New Jersey casinos began opening July 1 and are limited to 25% their normal capacity. Resorts, Tropicana, Ocean, Golden Nugget and Hard Rock were the first five to reopen, with three of the remaining four (Harrah's, Caesars and Bally's) slated to open July 2.
However, after the governor banned indoor dining, smoking and drinking at the Atlantic City casinos on June 29, Borgata opted to delay its reopening.
New Jersey is planning a multistage reopening. Stage 1, which was implemented mid-May, involves relaxed restrictions on low-risk activities if appropriately safeguarded.

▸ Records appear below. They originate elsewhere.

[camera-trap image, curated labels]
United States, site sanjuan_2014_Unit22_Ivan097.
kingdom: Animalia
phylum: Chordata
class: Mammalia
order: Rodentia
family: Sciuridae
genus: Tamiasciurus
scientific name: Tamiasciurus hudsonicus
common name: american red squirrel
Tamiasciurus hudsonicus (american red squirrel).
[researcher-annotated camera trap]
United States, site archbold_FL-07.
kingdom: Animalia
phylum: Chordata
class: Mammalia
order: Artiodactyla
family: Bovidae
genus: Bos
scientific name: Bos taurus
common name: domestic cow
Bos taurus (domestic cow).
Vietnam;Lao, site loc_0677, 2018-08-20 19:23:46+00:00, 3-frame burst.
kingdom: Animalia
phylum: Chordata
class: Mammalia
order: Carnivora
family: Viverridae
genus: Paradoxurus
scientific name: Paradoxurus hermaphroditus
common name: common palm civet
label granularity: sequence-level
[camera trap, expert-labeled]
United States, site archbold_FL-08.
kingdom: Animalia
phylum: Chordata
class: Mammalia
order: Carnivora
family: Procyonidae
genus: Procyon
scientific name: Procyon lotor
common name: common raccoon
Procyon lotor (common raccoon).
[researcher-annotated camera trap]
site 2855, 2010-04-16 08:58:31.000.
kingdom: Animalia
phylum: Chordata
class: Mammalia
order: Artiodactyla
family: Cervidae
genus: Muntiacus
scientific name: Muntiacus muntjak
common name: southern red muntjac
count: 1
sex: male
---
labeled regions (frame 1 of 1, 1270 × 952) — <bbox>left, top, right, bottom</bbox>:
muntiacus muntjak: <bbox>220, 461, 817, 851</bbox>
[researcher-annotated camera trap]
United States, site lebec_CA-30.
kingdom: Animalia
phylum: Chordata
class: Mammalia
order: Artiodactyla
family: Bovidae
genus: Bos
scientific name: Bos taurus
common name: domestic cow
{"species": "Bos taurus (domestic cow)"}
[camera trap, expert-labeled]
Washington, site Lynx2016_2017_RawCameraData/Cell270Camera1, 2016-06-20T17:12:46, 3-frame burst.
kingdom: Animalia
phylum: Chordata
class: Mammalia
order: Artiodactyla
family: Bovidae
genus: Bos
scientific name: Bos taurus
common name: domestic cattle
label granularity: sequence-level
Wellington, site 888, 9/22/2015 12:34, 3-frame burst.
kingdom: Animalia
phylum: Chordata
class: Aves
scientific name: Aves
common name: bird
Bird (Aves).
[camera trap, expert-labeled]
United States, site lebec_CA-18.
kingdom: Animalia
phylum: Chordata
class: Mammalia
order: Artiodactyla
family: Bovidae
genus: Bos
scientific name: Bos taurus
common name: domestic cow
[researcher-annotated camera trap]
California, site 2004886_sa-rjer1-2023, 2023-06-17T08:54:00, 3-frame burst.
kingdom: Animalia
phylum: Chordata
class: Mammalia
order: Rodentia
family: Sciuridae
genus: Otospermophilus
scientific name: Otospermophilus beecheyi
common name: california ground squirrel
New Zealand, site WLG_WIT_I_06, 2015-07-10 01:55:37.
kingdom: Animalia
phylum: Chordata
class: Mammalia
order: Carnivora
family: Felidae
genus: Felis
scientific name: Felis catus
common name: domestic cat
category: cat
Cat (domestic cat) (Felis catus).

Stage 2, where additional activities that can be easily safeguarded are permitted, began June 1. They call for expanded retail, indoor dining at significantly reduced capacity, museums, libraries and limited personal care services.
Stage 3 will allow for most activities but with significant safeguarding. Those will include expanded dining, limited entertainment, expanded personal care, bars with limited capacity and critical in-office work.
The last step is the “new normal”: economic and social activity back to normal but with vigilance.
Expect some changes when they reopen, including the installation of ultraviolet lights to disinfect high-traffic areas and a bipolar ionization system that purifies air — along with following all public health protocols, Resorts CEO and President Mark Giannantonio told The Press of Atlantic City.
If casinos follow what others around the nation are doing, expect guest temperature screenings, table capacity limits, plexiglass and spaced-out seating and slot games.